• [List of tasks]
1. In the Chapman University thread, change "internships" to "apprenticeships" in the passage that begins at "## Dorothy (Apr" and ends after "Mike_V (Apr 7, 2018)", and write out that passage.
2. Write the next part of the Chapman University thread, picking up right after its last line.

• [Quoted text]
# Chapman University Television Writing and Producing BFA



## Dorothy (Apr 7, 2018)

I will be attending Chapman University's Television Writing and Producing program for Fall 2018. I am writing to Chapman undergrad students specifically because the Fall 2018 class will be the first to go through the MFA program. My questions are related to job prospects after the program. From your experience do you, other students, or alumni who have gotten internships and jobs due to their education and experience gained through school? Is it difficult to find internships and jobs during the program? Does it seem like television networks or other employers care about the fact that applicants have the knowledge and skill gained from school? Do you have any advice in that regard or know anyone that I can talk to?

Any response would be greatly appreciated!

Thank you.


----------



## Mike_V (Apr 7, 2018)

Data entries:
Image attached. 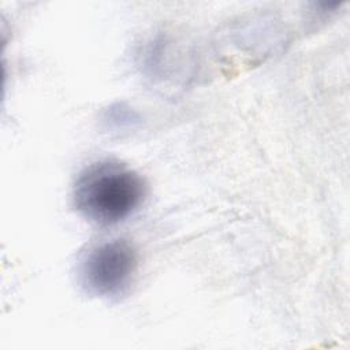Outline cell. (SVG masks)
<instances>
[{
  "instance_id": "1",
  "label": "cell",
  "mask_w": 350,
  "mask_h": 350,
  "mask_svg": "<svg viewBox=\"0 0 350 350\" xmlns=\"http://www.w3.org/2000/svg\"><path fill=\"white\" fill-rule=\"evenodd\" d=\"M146 197L144 178L118 160H100L85 167L72 189L77 211L100 226L116 224L131 216Z\"/></svg>"
},
{
  "instance_id": "2",
  "label": "cell",
  "mask_w": 350,
  "mask_h": 350,
  "mask_svg": "<svg viewBox=\"0 0 350 350\" xmlns=\"http://www.w3.org/2000/svg\"><path fill=\"white\" fill-rule=\"evenodd\" d=\"M138 268V256L124 239L104 241L88 250L79 265L85 290L96 297L113 298L126 293Z\"/></svg>"
}]
</instances>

• [Expected answers]
1.
## Dorothy (Apr 7, 2018)

I will be attending Chapman University's Television Writing and Producing program for Fall 2018. I am writing to Chapman undergrad students specifically because the Fall 2018 class will be the first to go through the MFA program. My questions are related to job prospects after the program. From your experience do you, other students, or alumni who have gotten apprenticeships and jobs due to their education and experience gained through school? Is it difficult to find apprenticeships and jobs during the program? Does it seem like television networks or other employers care about the fact that applicants have the knowledge and skill gained from school? Do you have any advice in that regard or know anyone that I can talk to?

Any response would be greatly appreciated!

Thank you.


----------



## Mike_V (Apr 7, 2018)

2.
Hi,
I am a Chapman MFA grad and I'm currently working as an assistant editor in the industry (Currently working on the Joel McHale show with Joel McHale as well as Norm MacDonald has a Show). In my experience, Chapman has a pretty strong reputation in post production. There are a few jobs where I got in due to being a Chapman grad. 
Finding jobs/internship is going to really be up to you in general. Many schools touted that they help students find jobs or improve their chances, but to be honest, they don't really do any of that. It's the network you build among your peers that will help you, not the career counseling department.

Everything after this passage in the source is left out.